Proof: Suppose that the straight paths $P$ and $Q$ intersect each other at least twice. Take a connected component $C^\ast$ of $G^\ast \setminus E^\ast(P \cup Q)$ and two consecutive intersections $u$ and $v$ on the border of this component. Denote $C$ the cycle in $P \cup Q$ delimiting $C^\ast$. We choose $P$, $Q$ and $C$ such that the number $\left|V^\ast(C^\ast)\right|$ of faces inside $C$ is minimal. Denote by $V_C$ the set of vertices of $C$ or inside the interior of $C$

For any two consecutive edges around $u$ there is a tight cut containing them, therefore we can find a cut $\delta(X)$ intersecting $C$ twice on $P$ or $Q$, say $Q$.

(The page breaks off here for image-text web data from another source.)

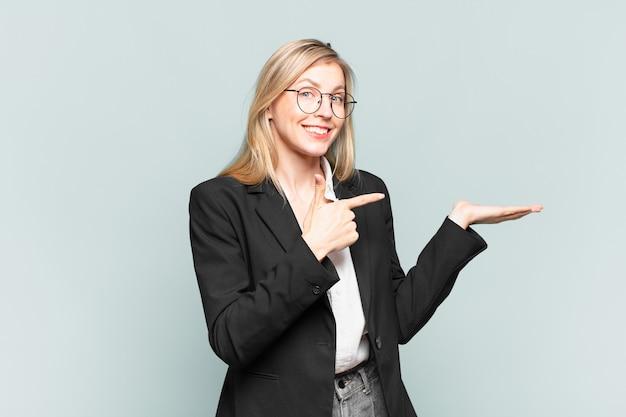 Giovane bella donna d'affari che sorride allegramente e indica lo spazio della copia sul palmo sul lato, mostrando o pubblicizzando un oggetto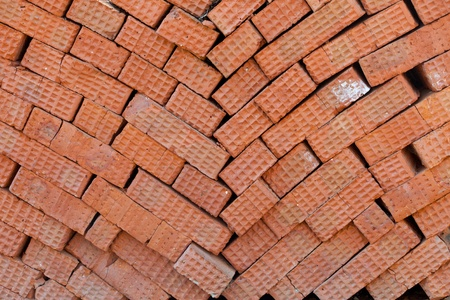 abstract background of stacked red bricks photo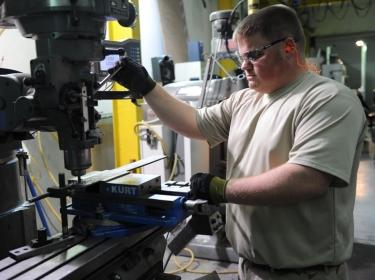 An Army depot machinist fabricates a piece of equipment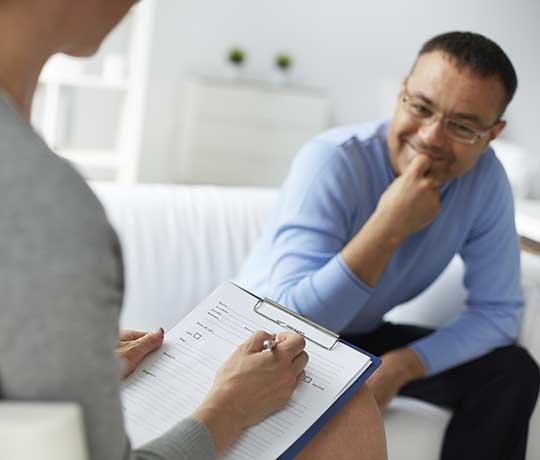 Man speaking with psychiatrist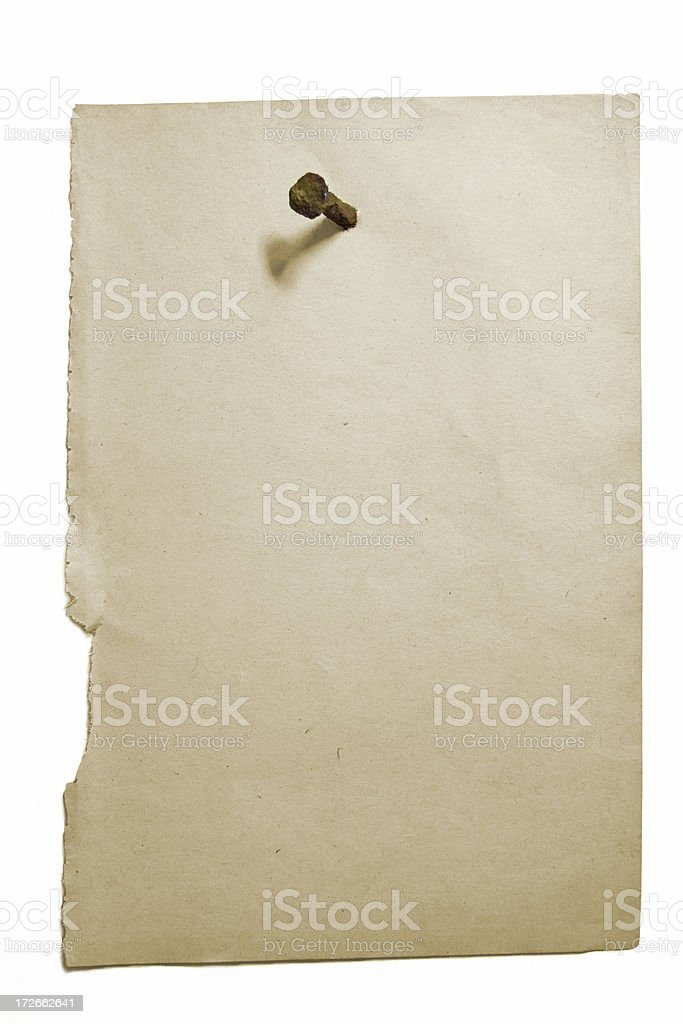 Old sheet of paper on a white background nailed. stock photo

Consider the cut $\delta(X')$, with $X' = X \setminus V_C$. This is the cut depicted with a dashed red line on the figure. Because there is no terminal in $V_C$, $\left|\delta_G(X)\right| \geq \left|\delta_G(X')\right|$ (or the cut condition would be violated by $X'$. Hence $\left|\delta_G(X') \setminus \delta_G(X) \right| \geq \left| \delta_G(X) \setminus \delta_G(X')\right|$: now because $Q$ intersects twice the second set, there must be a straight path that intersect twice the first one (each path intersects each cut, here $\delta(V_C \cap X)$, an even number of times). This gives the path $Q'$ depicted in blue in this figure:

Now, $Q$ and $Q'$ contradicts the minimality assumption on $C$.

We use this to prove that there exist two terminals adjacent to a common vertex. Start from any terminal $t_0$, with adjacent vertex $v_0$ of degree 4 , and denote $P_0$ the straight path with endpoint $t_0$. Consider the straight path $P_1$ that intersects $P_0$ at $V_0$, and take one of its endpoint $t_1$, with adjacent vertex $v_1$. This defines, taking $i=1$, a connected set of faces $S_i$ delimited by $P_{i-1}$ between $t_{i-1}$ and $v_{i-1}$, then by $P_i$ from $v_{i-1}$ to $t_i$, and by the outer face.

If $v_0 = v_1$ we are done. Otherwise let $P_i$ (for i=2 ) be the straight path intersecting $P_{i-1}$ at $v_{i-1}$. $P_i$ cannot intersect twice $P_{i-1}$, hence must have an extremity $t_{i}$ on the side of $P_{i-1}$ which contains $t_{i-2}$. Also $P_i$ cannot intersect $P_{i-2}$, hence the set $S_{i}$ defined as above is strictly contained in $S_{i-1}$.

By iterating on $i$, because $S_i$ is decreasing at each step of the construction, we eventually find $t_i$ and $t_{i-1}$ adjacent to a common vertex. The process is illustrated below, with the red arc materializing the boundary of the graph:

We are done with the technical part, whose goal was to prove the existence of this special vertex adjacent to two terminals. Now consider this vertex $v$ and take a tight cut, as in the left picture of the next figure:

Such a cut exists otherwise we would split-off. Because the two dashed variants of this red cut must not violate the cut condition, we deduce that the terminal $t_A$ associated to $s_A$ must be on the right (according to the picture) of the cut, and $t_B$ on the left. Now, we exchange the position of $s_A$ and $s_B$, this preserves the cut condition, the Eulerian condition, the planarity and the fact that terminals are on the outer boundary. Moreover, any cut separating $s_A$ from $s_B$ has its excess increased by $2$. Hence we may split-off the common neighbor of $s_A$ and $s_B$. By induction on the number of vertices of degree 4 , we reduce the problem to a graph with max degree 2 , and this is a trivial case.